* **WHAT YOU NEED TO DO**: The line containing "Which is higher" marks the start of the required copy, which runs to the final line of the entries; return those lines exactly, without any pictures.

─── EXCERPTED RECORDS ───

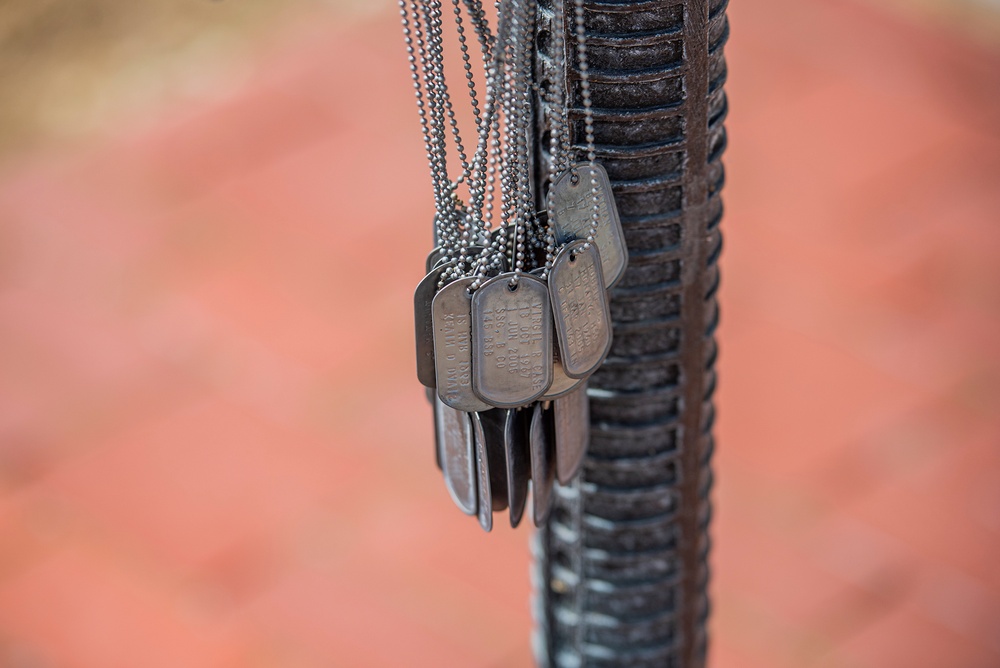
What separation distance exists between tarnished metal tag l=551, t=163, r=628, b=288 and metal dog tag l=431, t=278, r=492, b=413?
6 cm

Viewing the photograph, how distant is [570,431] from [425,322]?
0.11m

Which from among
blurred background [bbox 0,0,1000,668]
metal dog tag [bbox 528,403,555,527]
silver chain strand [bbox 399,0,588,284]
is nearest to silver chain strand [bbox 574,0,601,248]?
silver chain strand [bbox 399,0,588,284]

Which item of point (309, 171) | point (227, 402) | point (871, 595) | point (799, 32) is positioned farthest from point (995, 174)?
point (227, 402)

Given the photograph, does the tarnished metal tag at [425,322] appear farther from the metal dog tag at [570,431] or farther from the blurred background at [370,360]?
the blurred background at [370,360]

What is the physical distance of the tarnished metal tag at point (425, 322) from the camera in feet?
2.03

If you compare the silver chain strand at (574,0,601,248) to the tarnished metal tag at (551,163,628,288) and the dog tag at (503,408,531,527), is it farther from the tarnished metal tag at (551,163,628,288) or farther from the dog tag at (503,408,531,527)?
the dog tag at (503,408,531,527)

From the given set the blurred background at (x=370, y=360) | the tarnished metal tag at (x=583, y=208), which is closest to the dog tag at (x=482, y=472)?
the tarnished metal tag at (x=583, y=208)

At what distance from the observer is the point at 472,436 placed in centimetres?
67

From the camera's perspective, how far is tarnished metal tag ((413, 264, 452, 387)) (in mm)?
618

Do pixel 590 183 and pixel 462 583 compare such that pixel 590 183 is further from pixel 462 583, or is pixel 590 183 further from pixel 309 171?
pixel 309 171

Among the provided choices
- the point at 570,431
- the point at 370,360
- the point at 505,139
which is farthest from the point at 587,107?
the point at 370,360

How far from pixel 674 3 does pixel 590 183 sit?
0.30ft

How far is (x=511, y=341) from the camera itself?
604 mm

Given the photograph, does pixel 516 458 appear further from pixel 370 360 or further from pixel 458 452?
pixel 370 360
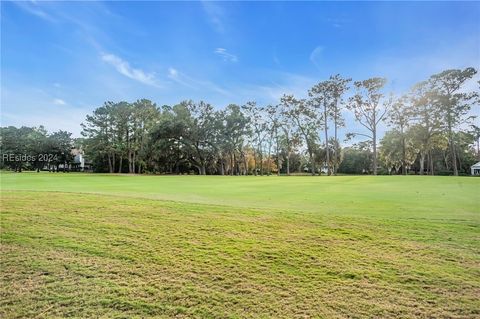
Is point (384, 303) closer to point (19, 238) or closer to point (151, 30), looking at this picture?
point (19, 238)

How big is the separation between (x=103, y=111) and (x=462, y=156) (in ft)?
242

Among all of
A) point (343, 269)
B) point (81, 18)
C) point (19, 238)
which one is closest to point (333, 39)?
point (81, 18)

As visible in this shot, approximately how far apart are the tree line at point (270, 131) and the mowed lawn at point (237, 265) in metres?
42.2

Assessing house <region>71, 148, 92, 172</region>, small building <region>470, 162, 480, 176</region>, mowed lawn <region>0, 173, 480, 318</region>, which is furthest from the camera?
house <region>71, 148, 92, 172</region>

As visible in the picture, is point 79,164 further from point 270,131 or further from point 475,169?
point 475,169

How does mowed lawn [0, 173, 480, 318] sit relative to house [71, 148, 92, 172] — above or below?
below

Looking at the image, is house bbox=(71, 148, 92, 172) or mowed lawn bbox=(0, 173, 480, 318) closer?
mowed lawn bbox=(0, 173, 480, 318)

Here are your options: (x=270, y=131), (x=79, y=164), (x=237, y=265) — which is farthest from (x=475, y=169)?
(x=79, y=164)

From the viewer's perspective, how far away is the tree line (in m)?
43.6

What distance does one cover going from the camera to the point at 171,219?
7.02 meters

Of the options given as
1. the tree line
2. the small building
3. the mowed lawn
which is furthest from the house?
the small building

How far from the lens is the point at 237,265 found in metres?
4.68

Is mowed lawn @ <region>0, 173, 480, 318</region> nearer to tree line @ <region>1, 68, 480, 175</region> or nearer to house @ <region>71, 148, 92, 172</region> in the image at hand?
tree line @ <region>1, 68, 480, 175</region>

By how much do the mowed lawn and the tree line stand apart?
139ft
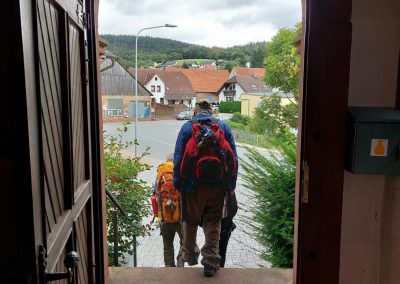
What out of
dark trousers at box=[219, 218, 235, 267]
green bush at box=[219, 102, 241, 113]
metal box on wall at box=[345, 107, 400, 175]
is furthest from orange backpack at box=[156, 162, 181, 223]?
metal box on wall at box=[345, 107, 400, 175]

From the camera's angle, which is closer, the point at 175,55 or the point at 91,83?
the point at 91,83

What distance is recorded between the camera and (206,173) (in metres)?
3.03

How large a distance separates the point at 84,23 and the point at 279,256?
263 cm

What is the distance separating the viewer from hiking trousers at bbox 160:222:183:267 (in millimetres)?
3408

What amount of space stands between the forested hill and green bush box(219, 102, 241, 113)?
1.95 ft

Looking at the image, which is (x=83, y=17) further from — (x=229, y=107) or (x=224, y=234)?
(x=229, y=107)

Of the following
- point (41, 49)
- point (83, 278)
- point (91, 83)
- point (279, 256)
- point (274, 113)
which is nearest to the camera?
point (41, 49)

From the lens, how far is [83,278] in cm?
176

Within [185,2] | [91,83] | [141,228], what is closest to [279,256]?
[141,228]

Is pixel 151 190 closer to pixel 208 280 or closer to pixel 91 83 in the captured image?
pixel 208 280

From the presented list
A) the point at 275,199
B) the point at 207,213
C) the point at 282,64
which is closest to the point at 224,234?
the point at 207,213

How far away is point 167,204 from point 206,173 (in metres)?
0.51

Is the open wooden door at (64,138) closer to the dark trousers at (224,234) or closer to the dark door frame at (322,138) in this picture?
the dark door frame at (322,138)

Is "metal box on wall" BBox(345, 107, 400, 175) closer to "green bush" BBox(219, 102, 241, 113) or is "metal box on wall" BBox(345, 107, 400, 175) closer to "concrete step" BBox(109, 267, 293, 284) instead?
"concrete step" BBox(109, 267, 293, 284)
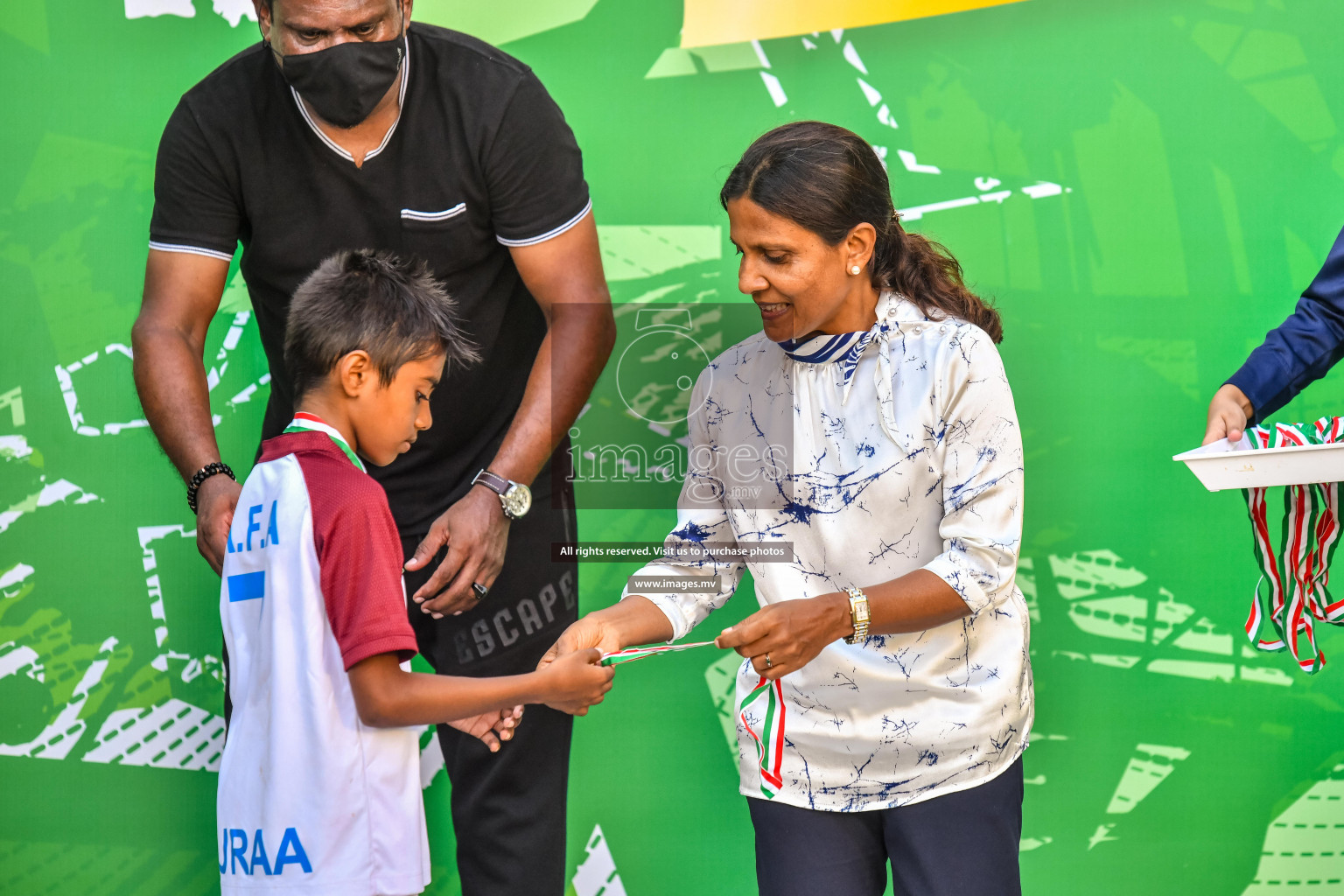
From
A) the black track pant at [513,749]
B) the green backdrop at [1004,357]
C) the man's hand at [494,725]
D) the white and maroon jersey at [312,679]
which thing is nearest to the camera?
the white and maroon jersey at [312,679]

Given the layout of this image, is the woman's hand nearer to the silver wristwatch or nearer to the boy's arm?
the boy's arm

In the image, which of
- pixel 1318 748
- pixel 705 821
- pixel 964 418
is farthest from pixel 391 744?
pixel 1318 748

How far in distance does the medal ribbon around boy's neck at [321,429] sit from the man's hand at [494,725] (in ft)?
1.59

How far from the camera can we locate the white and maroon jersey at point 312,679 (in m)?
1.46

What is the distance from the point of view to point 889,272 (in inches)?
70.4

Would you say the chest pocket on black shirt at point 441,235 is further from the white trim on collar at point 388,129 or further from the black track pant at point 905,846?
the black track pant at point 905,846

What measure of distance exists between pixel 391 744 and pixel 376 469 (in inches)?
26.1

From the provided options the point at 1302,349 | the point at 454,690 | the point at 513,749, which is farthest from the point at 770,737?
the point at 1302,349

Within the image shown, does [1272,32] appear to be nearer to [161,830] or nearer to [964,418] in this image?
[964,418]

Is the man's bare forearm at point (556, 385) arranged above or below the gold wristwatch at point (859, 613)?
above

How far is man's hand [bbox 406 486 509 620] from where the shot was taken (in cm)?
179

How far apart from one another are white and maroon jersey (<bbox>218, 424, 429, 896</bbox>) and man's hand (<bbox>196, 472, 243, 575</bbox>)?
0.73 ft

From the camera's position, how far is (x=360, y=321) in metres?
1.60

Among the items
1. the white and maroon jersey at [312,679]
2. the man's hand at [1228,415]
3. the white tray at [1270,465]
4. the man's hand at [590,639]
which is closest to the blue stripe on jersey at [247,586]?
the white and maroon jersey at [312,679]
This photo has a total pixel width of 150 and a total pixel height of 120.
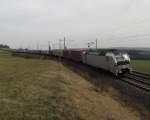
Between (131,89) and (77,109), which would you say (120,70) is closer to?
(131,89)

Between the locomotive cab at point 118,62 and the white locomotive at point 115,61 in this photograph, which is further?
the white locomotive at point 115,61

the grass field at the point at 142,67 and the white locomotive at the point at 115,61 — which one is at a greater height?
the white locomotive at the point at 115,61

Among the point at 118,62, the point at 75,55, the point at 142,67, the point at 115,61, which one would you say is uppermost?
the point at 115,61

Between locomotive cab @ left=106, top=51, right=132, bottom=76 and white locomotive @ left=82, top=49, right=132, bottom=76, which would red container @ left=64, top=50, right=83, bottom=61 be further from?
locomotive cab @ left=106, top=51, right=132, bottom=76

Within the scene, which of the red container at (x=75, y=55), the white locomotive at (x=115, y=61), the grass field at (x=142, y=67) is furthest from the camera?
the red container at (x=75, y=55)

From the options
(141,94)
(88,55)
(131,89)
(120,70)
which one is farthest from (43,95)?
(88,55)

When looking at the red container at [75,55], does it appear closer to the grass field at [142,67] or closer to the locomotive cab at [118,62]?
the grass field at [142,67]

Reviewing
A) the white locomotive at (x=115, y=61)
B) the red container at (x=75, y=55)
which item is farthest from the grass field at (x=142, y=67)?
the red container at (x=75, y=55)

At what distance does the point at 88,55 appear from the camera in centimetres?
5222

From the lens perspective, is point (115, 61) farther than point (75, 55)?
No

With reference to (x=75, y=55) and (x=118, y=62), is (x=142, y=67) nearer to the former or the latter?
(x=118, y=62)

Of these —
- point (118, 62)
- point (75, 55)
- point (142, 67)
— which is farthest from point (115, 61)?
point (75, 55)

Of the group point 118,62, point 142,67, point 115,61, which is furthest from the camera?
point 142,67

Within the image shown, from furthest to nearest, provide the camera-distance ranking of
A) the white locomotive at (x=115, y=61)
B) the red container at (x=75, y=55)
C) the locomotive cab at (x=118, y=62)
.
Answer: the red container at (x=75, y=55) → the white locomotive at (x=115, y=61) → the locomotive cab at (x=118, y=62)
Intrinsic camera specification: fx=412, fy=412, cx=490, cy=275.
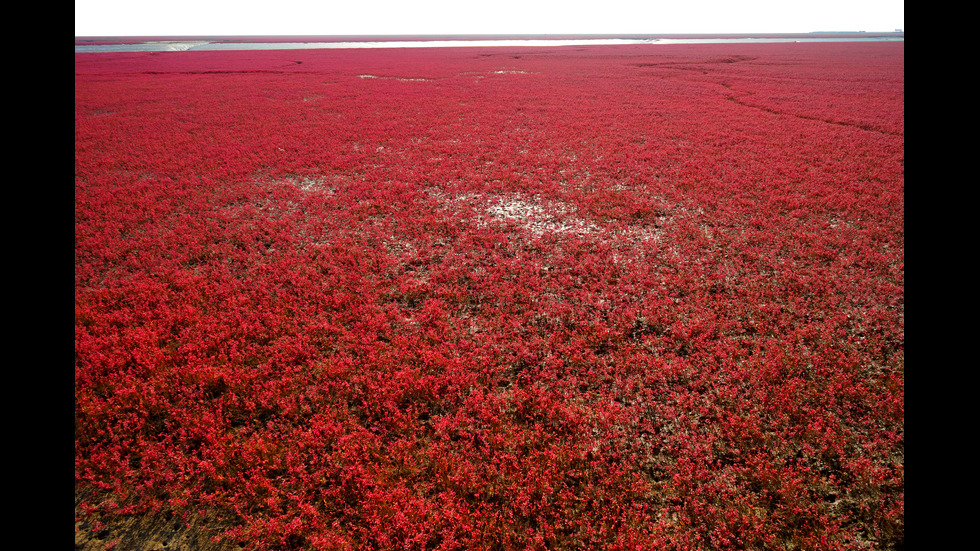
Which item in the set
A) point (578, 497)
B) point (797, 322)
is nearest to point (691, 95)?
point (797, 322)

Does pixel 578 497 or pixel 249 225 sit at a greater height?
pixel 249 225

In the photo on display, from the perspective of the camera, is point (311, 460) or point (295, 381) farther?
point (295, 381)

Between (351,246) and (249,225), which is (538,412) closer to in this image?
(351,246)

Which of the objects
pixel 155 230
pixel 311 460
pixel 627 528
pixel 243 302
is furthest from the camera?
pixel 155 230

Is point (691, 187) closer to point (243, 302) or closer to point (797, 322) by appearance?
point (797, 322)

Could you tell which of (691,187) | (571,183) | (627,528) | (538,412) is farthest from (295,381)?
(691,187)
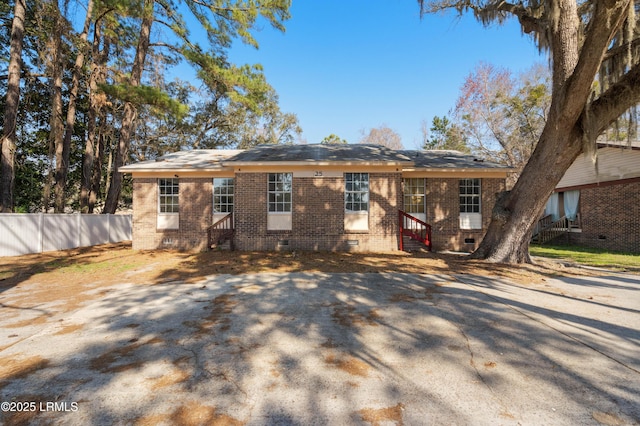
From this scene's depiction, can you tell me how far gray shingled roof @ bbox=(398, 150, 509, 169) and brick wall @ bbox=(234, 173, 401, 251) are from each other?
9.52ft

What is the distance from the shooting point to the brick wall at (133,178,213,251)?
12.7m

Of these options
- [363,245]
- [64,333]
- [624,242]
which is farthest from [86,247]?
[624,242]

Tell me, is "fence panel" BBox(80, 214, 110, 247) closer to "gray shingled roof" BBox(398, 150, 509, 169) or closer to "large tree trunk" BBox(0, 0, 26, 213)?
"large tree trunk" BBox(0, 0, 26, 213)

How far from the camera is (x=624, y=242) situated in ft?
43.2

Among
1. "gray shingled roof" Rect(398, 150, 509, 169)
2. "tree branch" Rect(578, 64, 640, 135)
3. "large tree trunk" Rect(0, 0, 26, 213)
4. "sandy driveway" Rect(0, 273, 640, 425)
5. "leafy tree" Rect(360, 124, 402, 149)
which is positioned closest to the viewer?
"sandy driveway" Rect(0, 273, 640, 425)

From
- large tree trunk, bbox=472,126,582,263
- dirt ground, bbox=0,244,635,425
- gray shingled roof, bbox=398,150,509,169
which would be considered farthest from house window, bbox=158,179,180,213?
large tree trunk, bbox=472,126,582,263

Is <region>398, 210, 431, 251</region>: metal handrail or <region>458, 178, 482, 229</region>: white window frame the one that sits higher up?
<region>458, 178, 482, 229</region>: white window frame

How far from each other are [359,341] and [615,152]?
17.4m

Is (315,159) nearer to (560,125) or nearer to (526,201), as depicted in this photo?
(526,201)

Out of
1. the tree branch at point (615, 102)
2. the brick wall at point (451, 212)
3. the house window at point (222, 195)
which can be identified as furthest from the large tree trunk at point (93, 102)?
the tree branch at point (615, 102)

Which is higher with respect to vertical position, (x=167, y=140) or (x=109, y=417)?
(x=167, y=140)

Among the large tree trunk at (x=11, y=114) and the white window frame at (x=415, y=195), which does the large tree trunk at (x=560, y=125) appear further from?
the large tree trunk at (x=11, y=114)

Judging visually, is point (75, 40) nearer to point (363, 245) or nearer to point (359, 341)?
point (363, 245)

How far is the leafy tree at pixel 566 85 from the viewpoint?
639 centimetres
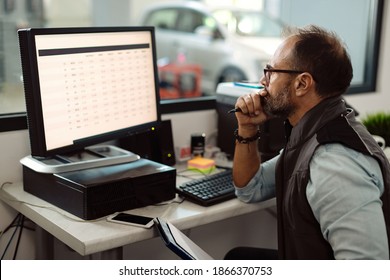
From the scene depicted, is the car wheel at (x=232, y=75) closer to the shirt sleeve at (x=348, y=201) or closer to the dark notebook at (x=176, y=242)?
the dark notebook at (x=176, y=242)

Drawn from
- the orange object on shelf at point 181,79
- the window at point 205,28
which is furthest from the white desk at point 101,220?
the orange object on shelf at point 181,79

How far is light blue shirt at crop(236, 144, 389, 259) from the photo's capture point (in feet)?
3.87

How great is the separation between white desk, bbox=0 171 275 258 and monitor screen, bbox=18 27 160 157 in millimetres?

───

* **SOLUTION TO THE PROBLEM**:
Which is higher with respect to vertical position, (x=167, y=140) or (x=109, y=417)?
(x=167, y=140)

Among the large tree trunk at (x=11, y=114) and the white window frame at (x=415, y=195), which does the large tree trunk at (x=560, y=125) appear further from?
the large tree trunk at (x=11, y=114)

Judging visually, is point (75, 40) nearer to point (363, 245) or nearer to point (359, 341)?
point (363, 245)

How far is the leafy tree at pixel 566 85 from the viewpoint?
639 centimetres
From the scene depicted, is the car wheel at (x=232, y=75) closer to the shirt sleeve at (x=348, y=201) or closer to the dark notebook at (x=176, y=242)?
the dark notebook at (x=176, y=242)

Drawn from
- the orange object on shelf at point 181,79
- the window at point 205,28
which is furthest from the white desk at point 101,220?
the orange object on shelf at point 181,79

How far is light blue shirt at crop(236, 144, 389, 259) from the photo's capture point (in feet)?
3.87

How great is the separation between white desk, bbox=0 171 275 258 and monitor screen, bbox=18 27 160 157 in millimetres?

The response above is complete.